IMPARABLE. Por su parte, Gustavo Basso, uno de los principales de la empresa Conexión Ganadera, iniciativa que nació el 16 de septiembre de 1999, también aseguró que, en el caso de su proyecto, la demanda es desbordante y creció bastante en 2010, pese a que el ganado se encareció.
"La dificultad más grande hoy no pasa por conseguir inversores, sino por conseguir los campos ganaderos para desarrollar la actividad. Si tuviéramos mayor disponibilidad de campos, el crecimiento habría sido mayor", sostuvo el empresario.
Conexión Ganadera ofrece varias opciones de capitalización, desde inversión inmobiliaria hasta la compra de un ternero.
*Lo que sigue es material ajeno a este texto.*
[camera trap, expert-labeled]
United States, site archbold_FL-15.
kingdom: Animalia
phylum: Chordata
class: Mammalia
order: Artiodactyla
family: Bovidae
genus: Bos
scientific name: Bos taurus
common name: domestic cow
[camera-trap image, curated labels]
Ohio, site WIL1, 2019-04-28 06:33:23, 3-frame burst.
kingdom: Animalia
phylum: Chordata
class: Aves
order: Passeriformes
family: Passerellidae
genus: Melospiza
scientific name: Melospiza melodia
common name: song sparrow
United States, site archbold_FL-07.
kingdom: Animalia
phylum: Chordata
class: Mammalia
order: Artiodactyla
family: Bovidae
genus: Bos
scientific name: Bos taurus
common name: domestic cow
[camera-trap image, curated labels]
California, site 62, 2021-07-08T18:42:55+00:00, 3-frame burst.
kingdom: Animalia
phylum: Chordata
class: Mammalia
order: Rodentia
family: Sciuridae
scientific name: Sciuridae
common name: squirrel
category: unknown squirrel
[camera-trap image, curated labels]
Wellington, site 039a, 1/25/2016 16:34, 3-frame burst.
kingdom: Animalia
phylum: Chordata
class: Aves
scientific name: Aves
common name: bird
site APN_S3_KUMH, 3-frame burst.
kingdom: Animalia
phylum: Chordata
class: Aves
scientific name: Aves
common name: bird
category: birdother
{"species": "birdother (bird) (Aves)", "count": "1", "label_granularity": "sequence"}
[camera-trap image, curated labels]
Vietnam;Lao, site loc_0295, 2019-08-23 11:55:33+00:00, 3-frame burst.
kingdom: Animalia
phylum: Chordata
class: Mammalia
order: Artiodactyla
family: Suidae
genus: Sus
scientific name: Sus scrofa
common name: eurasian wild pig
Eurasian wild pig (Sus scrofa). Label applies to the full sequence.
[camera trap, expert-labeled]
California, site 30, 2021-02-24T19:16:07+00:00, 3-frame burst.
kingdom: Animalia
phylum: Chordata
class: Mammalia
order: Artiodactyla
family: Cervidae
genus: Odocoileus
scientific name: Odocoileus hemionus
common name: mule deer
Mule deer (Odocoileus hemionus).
En este caso también los inversores son extra sector agropecuario y no sólo son uruguayos sino que también vienen del exterior. La inversión mínima es de US$ 25.000 y la rentabilidad media es de 12% (neto), afirmaron a El País en la empresa.
Basso aseguró que el perfil del inversor "es amplísimo" y va desde el pequeño ahorrista hasta gente de mucho dinero que busca diversificar y juega algunas cartas dentro del sector agropecuario. Si bien la mayoría de los inversores son uruguayos, los argentinos están apostando fuerte a estas inversiones, aseguró Basso.
"Fue un año más con expectativa de seguir ampliando la posibilidad para que el inversor pueda crecer", agregó el impulsor de la idea.
AGRICULTURA. Pero en el mercado no sólo hay empresas que ofrecen inversión en proyectos ganaderos, los granos y la forestación también tienen su lugar. Con el auge de la agricultura y precios internacionales altos, los granos siguen captando inversores.
"Hay un interés permanente", aseguró a El País Sebastián Gutiérrez, principal de la empresa Uy Invest. En este caso, el 80% de los inversores son argentinos, donde el auge de los granos pegó más fuerte que en Uruguay, aunque también hay uruguayos. Se trata de empresarios, comerciantes y ahorristas que están fuera del sector agropecuario que lo ven muy atractivo y diversifican apostando a crecer con los rubros agrícolas. También en el caso de esta empresa, la mayor limitante para crecer, no está dada por el lado de los inversores, sino por el hecho de poder conseguir campos agrícolas para poder desarrollar los proyectos. "La demanda es permanente", aseguró Gutiérrez.
La propuesta consiste en un negocio a riesgo y el cliente pasa a formar parte de una sociedad en la que se planta soja, maíz, trigo o cebada dependiendo del campo.
Anualmente se cierra el ejercicio productivo y se reparte la ganancia. El monto mínimo de inversión es de US$ 20.000 y no se asegura una rentabilidad, pero a grosso modo, en un promedio de cuatro a cinco años se acerca al 20% o 25%.